• **MATERIALS PROVIDED**
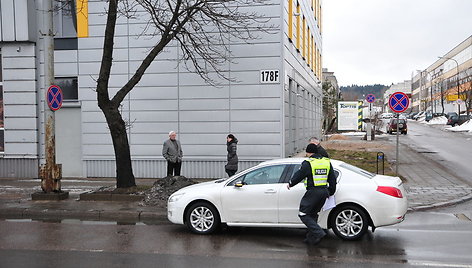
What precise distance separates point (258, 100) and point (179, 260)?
29.3 feet

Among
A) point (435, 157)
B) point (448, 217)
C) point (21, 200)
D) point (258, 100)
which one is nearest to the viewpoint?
point (448, 217)

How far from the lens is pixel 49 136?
1209 cm

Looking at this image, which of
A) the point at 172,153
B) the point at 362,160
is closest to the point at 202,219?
the point at 172,153

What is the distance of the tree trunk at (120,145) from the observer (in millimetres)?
12133

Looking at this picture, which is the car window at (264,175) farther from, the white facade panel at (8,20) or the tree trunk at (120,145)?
the white facade panel at (8,20)

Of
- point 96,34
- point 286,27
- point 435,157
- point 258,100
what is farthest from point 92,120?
point 435,157

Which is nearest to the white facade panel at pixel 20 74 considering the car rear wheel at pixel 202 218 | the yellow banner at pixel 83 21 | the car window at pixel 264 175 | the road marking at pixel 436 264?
the yellow banner at pixel 83 21

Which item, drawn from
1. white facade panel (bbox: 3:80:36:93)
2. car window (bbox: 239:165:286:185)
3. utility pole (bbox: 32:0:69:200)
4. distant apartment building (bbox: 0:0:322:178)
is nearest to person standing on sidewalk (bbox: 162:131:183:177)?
distant apartment building (bbox: 0:0:322:178)

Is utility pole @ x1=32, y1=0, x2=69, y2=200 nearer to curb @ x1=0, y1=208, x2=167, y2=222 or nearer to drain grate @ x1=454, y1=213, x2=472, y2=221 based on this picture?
curb @ x1=0, y1=208, x2=167, y2=222

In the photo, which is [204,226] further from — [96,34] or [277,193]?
[96,34]

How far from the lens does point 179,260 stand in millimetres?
6922

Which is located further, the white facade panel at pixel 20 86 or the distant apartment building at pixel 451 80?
the distant apartment building at pixel 451 80

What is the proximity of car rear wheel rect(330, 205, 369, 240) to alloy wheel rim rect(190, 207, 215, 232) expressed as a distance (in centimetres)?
218

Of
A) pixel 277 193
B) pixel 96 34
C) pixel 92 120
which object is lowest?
pixel 277 193
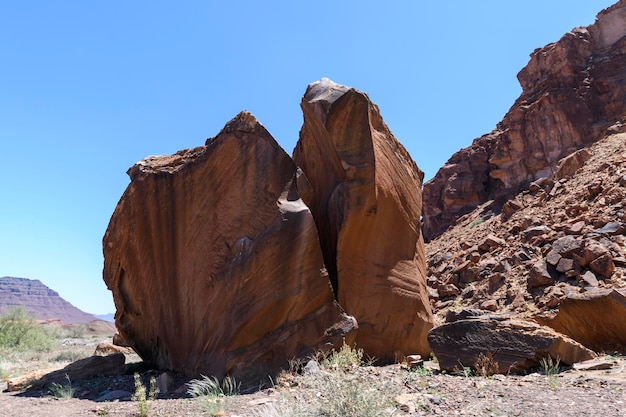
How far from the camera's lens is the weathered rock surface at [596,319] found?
28.0 feet

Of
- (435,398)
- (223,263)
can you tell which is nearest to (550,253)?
(223,263)

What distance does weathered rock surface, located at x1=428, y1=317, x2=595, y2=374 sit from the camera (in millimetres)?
7227

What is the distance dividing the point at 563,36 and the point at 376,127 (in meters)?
36.9

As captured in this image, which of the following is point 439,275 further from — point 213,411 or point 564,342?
point 213,411

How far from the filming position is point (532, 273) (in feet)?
47.9

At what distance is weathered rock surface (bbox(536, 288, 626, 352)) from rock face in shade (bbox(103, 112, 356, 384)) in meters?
4.54

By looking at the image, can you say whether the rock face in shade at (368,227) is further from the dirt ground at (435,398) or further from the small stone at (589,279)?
the small stone at (589,279)

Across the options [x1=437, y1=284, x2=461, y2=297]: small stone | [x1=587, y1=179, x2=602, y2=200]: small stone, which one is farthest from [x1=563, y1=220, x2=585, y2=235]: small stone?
[x1=437, y1=284, x2=461, y2=297]: small stone

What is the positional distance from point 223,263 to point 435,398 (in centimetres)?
435

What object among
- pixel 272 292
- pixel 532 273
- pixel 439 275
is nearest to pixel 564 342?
pixel 272 292

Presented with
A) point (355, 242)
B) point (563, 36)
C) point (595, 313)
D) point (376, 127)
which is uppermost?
point (563, 36)

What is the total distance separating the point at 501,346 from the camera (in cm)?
739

• **TASK REQUIREMENTS**
Copy the rows again, starting at the line containing "What object among" and ending with the last of the rows, but change "uppermost" to "highest" and leave everything else as it is.

• **FINAL RESULT**
What object among
- pixel 272 292
- pixel 532 273
- pixel 439 275
is nearest to pixel 564 342?
pixel 272 292

Presented with
A) point (355, 242)
B) point (563, 36)
C) point (595, 313)
D) point (376, 127)
which is highest?
point (563, 36)

What is the total distance separating the point at 501,346 from the camera (in cm)?
739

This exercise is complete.